I created a sparse (dia format) linear solver (Biconjugate Gradient Stabilized Method) using persistent threads and profiled it using both the APP KernelAnalyzer and the APP Profiler. The majority of the computational time is spent doing sparse matrix-vector multiplications, see kernel source code below.
__kernel void v_kernel(
__global const double *A,
__global const uint *I,
__global const double *p,
__global double *v)
#if !defined(__CPU__) && !defined(__GPU__)

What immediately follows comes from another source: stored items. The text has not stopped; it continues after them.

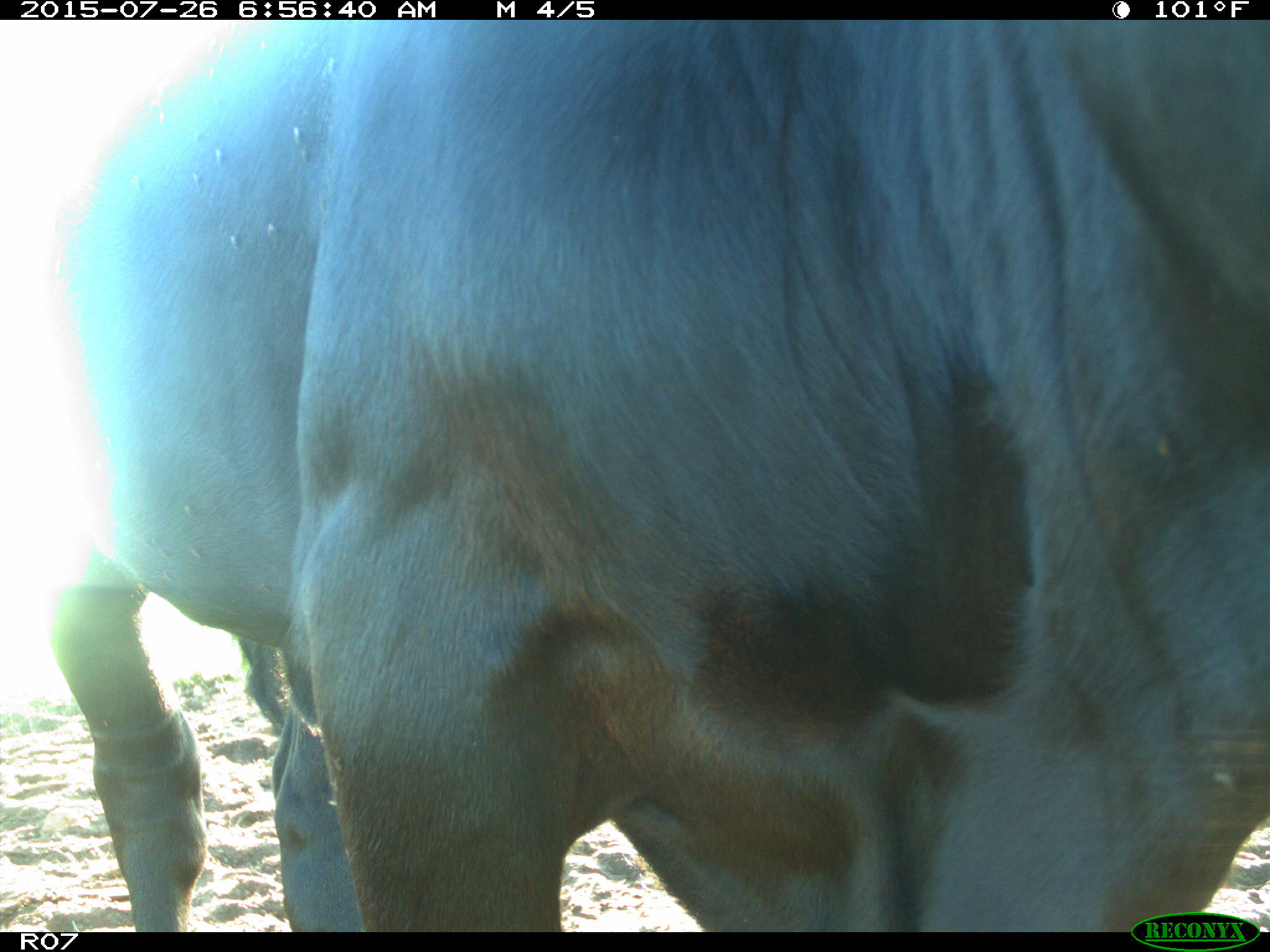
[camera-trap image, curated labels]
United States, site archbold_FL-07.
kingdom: Animalia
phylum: Chordata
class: Mammalia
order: Artiodactyla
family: Bovidae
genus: Bos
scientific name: Bos taurus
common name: domestic cow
Bos taurus (domestic cow).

#error "Unsupported device type"
i_begin = (L + get_global_size(0) - 1) / get_global_size(0) * get_global_id(0);
i_end = clamp((L + get_global_size(0) - 1) / get_global_size(0) * (get_global_id(0) + 1), (size_t) 0, (size_t) L);
i_stride = 1;
i_begin = get_global_id(0);
i_end = L;
i_stride = get_global_size(0);
for (size_t i = i_begin; i < i_end; i += i_stride)
double A_p = 0;
for (size_t j = 0; j < P; ++j)
A_p += A[i * LDA + j] * p[I[i * LDI + j]];
v[i] = A_p;
If L = 129^3 and P = LDA = LDI = 27 are defined at compile time, then for my Tahiti GPU--Radeon HD 7950--I get the following times:
|global_size (local_size = 64)||Average Time (ms)|
|1792 (i.e., 1 wavefront / compute_unit)||6.05359|
|3584 (i.e., 2 wavefronts / compute_unit)||6.65148|
|7168 (i.e., 4 wavefronts / compute_unit)||9.07413|
|14336 (i.e., 8 wavefronts / compute_unit)||10.13020|
Since the KernelAnalyzer tells me that the bottleneck is due to global fetching, I don't understand the above results. The APP Programming Guide recommends to use as many wavefronts as possible (less than the limit, 40 for Tahiti, but in this case 8 due to VGPRs usage) to hide memory latencies. The other kernels (daxpy types and reduction types) generally increase in speed as I use more wavefronts.
Would someone mind explaining what's going on and how I could increase performance? Thanks!